TASK ITEM -
Only a number is wanted here. Tally the lines of the data that contain "woman".

DATASET EXCERPTS -
+===+
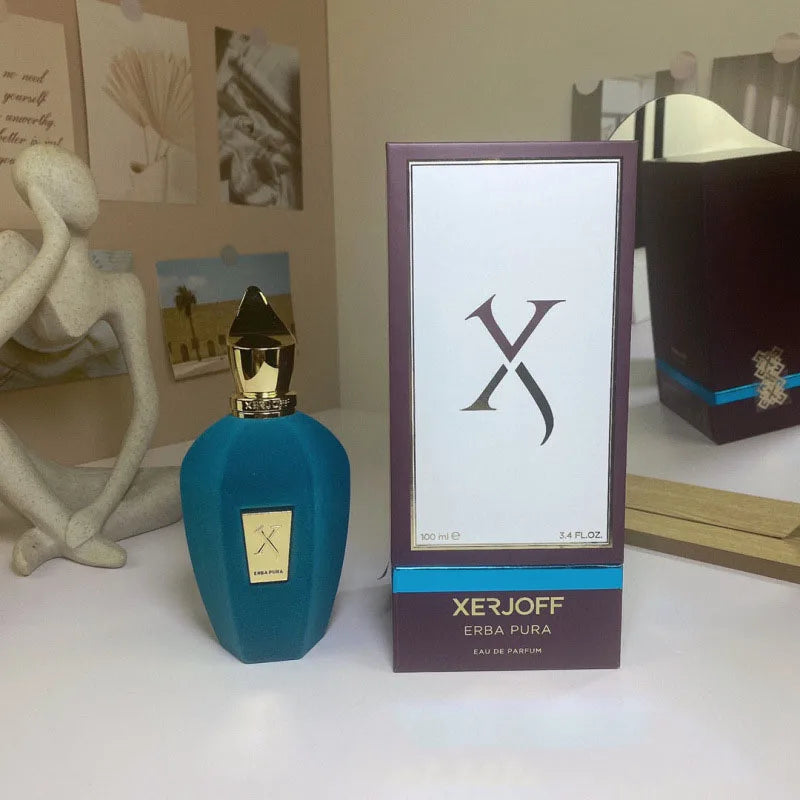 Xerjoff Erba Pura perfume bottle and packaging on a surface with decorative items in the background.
+===+
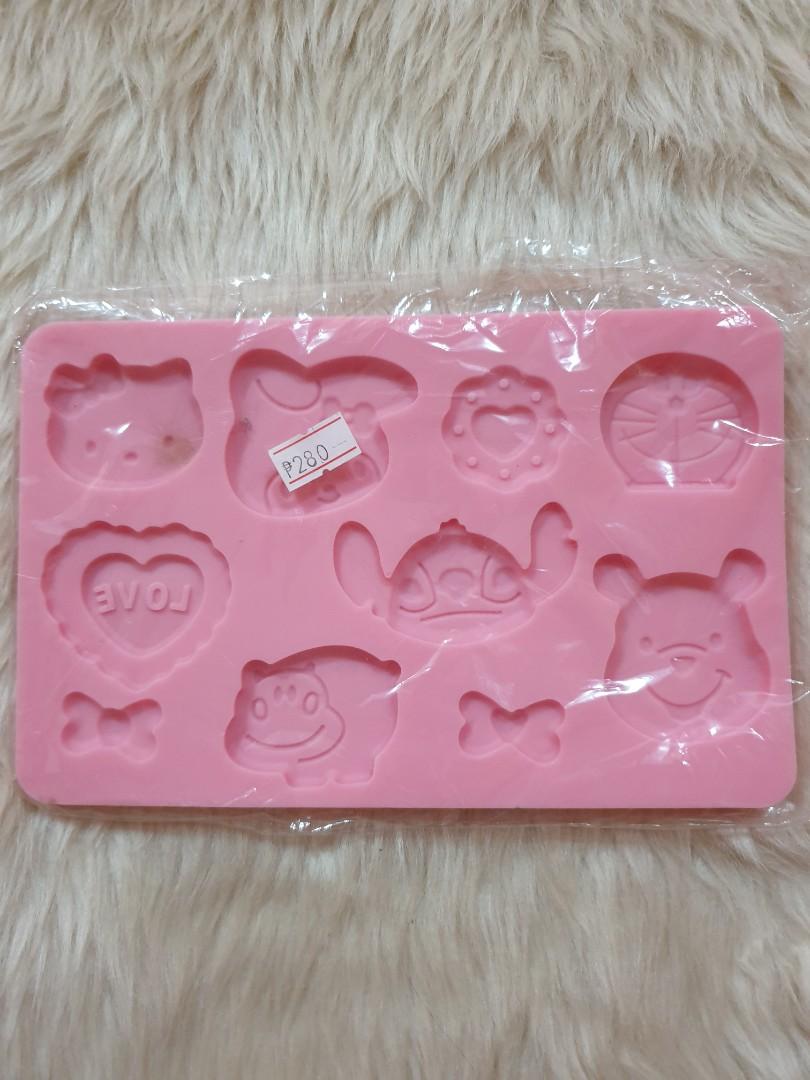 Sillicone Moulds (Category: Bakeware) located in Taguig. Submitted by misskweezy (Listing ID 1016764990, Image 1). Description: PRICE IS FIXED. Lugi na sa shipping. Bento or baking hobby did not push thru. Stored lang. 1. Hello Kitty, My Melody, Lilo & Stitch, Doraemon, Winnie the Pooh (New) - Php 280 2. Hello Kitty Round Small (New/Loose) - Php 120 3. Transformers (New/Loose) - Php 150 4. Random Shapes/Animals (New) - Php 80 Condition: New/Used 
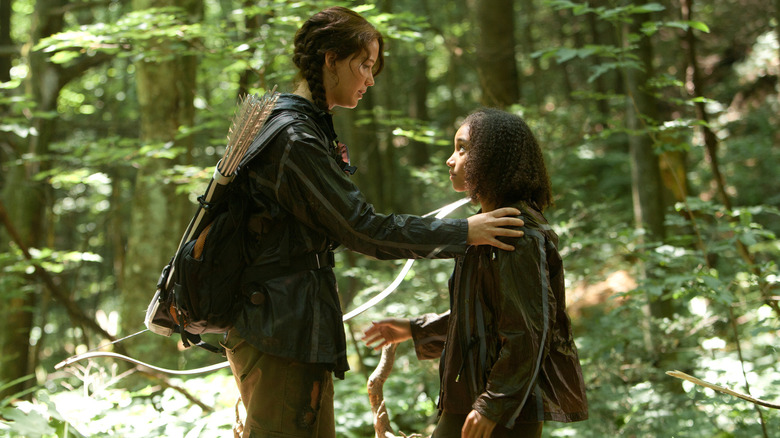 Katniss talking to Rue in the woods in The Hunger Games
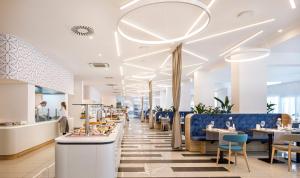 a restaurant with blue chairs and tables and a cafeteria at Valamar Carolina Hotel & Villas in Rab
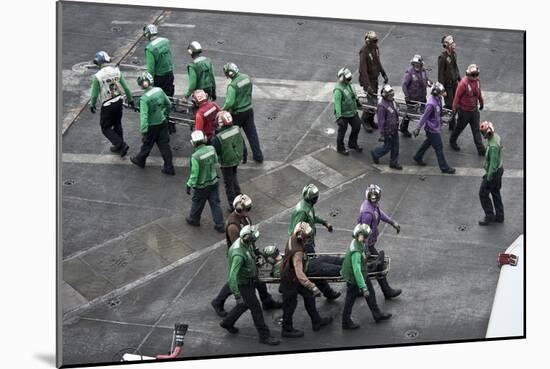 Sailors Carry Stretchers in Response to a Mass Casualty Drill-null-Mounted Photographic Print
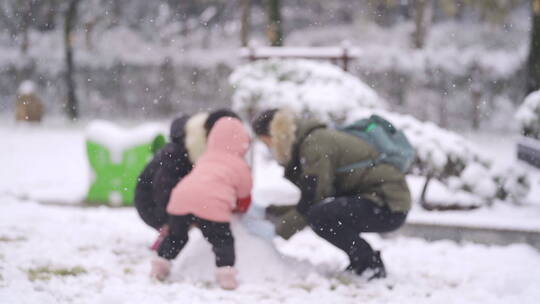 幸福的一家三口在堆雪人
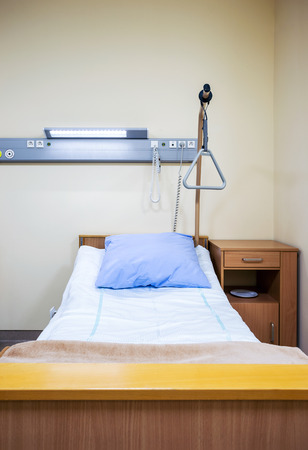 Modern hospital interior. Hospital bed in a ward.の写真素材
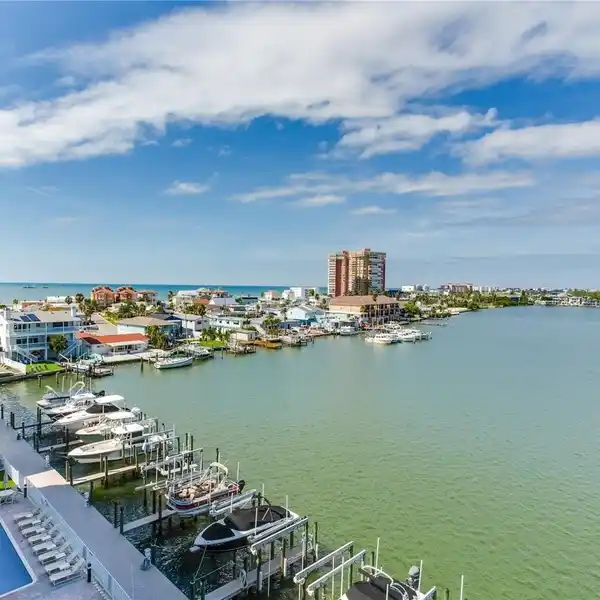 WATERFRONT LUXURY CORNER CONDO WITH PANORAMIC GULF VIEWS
+===+
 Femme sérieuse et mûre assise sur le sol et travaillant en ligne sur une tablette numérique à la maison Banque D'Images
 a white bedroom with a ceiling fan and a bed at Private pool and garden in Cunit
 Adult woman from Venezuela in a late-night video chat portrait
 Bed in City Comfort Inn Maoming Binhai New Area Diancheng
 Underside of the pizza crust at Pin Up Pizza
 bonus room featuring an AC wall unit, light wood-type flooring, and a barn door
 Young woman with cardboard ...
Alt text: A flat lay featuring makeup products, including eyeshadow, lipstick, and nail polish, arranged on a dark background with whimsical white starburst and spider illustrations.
+===+
SOLUTION FOR THIS EXERCISE -
2